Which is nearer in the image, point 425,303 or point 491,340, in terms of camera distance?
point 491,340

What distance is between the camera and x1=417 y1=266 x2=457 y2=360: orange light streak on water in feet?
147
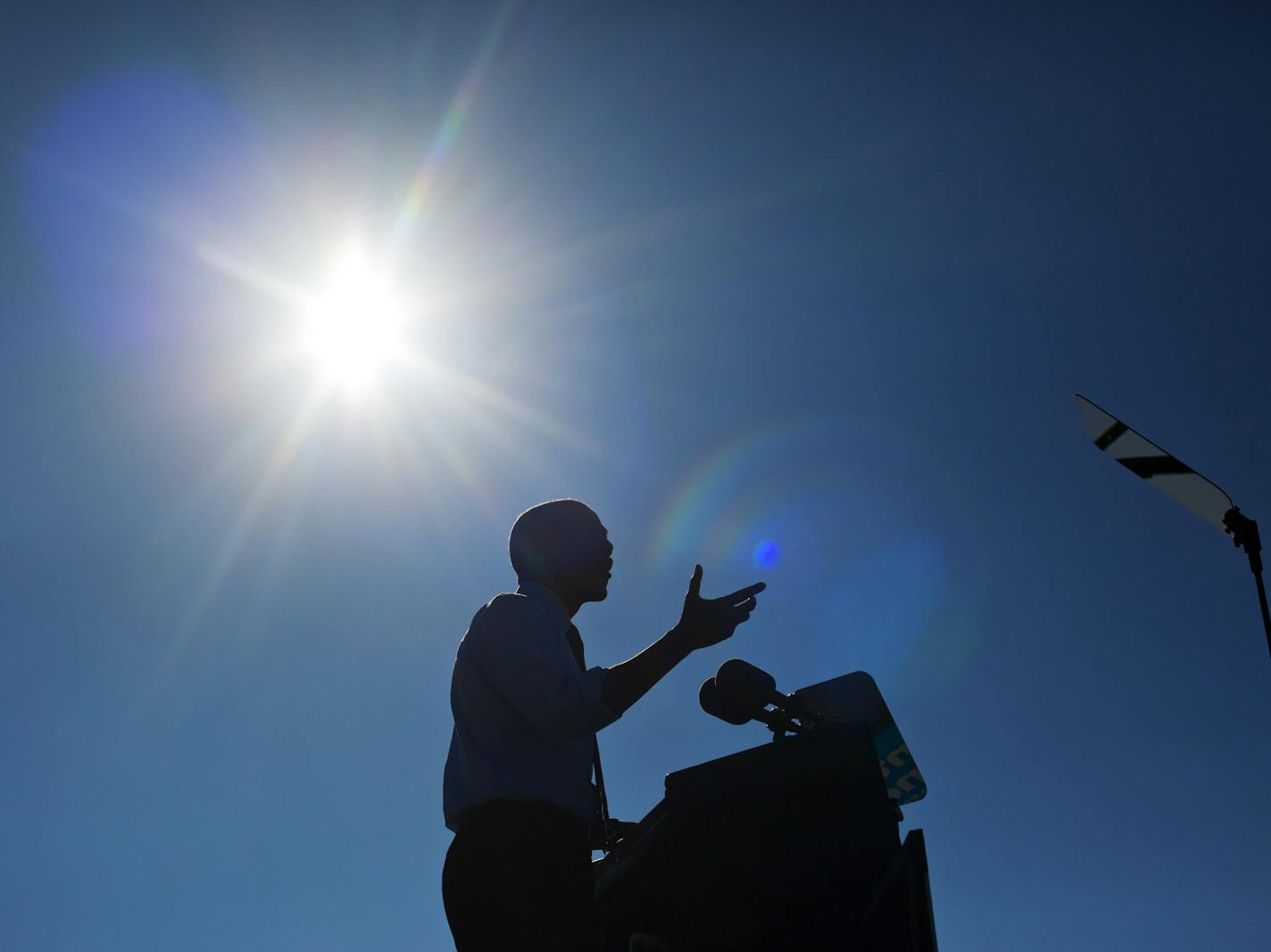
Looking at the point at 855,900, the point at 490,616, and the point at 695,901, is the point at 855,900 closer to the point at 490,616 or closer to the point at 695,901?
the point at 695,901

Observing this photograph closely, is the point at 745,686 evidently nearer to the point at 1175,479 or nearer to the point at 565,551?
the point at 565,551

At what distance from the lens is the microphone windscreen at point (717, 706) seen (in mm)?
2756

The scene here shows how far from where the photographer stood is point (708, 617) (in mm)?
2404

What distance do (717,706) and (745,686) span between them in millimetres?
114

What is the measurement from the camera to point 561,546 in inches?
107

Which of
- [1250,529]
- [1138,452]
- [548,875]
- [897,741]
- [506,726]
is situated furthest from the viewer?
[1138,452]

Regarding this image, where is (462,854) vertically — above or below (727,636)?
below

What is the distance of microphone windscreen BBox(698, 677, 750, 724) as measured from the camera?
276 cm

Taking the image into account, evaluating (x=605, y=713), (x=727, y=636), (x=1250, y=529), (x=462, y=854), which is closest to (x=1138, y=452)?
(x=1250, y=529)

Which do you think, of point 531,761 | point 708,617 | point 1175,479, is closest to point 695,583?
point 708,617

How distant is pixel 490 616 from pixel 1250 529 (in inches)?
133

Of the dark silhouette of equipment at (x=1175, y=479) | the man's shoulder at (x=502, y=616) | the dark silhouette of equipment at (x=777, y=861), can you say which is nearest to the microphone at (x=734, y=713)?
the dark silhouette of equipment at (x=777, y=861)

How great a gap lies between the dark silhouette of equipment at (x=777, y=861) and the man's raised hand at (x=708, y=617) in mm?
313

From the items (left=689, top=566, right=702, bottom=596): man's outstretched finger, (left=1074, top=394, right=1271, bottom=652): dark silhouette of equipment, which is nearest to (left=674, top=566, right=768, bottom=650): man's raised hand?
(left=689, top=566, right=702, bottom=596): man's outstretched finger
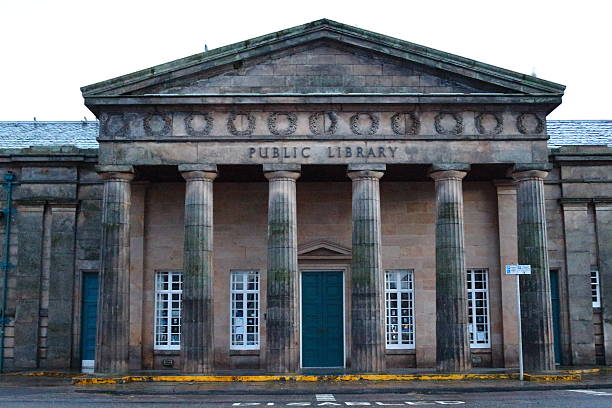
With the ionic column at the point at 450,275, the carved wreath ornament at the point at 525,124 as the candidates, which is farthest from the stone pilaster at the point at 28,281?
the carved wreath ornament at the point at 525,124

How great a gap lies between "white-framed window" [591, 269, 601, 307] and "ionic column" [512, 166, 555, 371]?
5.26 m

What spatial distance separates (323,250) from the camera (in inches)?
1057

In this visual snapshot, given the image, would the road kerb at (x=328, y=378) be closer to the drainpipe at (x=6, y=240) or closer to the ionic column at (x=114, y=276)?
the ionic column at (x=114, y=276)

───

Recast the material from the line containing "With the ionic" through the end as a Markdown table with the columns Row and Line. Number each line and skip blank lines.

> [FULL OUTPUT]
| Row | Line |
|---|---|
| 1 | With the ionic column at the point at 450,275, the carved wreath ornament at the point at 525,124 as the candidates, which is farthest from the stone pilaster at the point at 28,281? |
| 2 | the carved wreath ornament at the point at 525,124 |
| 3 | How great a gap lies between "white-framed window" [591, 269, 601, 307] and "ionic column" [512, 166, 555, 371]? |
| 4 | 5.26 m |
| 5 | What spatial distance separates (323,250) from the camera (in inches)? |
| 6 | 1057 |
| 7 | In this visual snapshot, given the image, would the road kerb at (x=328, y=378) be closer to the drainpipe at (x=6, y=240) or closer to the ionic column at (x=114, y=276)? |
| 8 | the ionic column at (x=114, y=276) |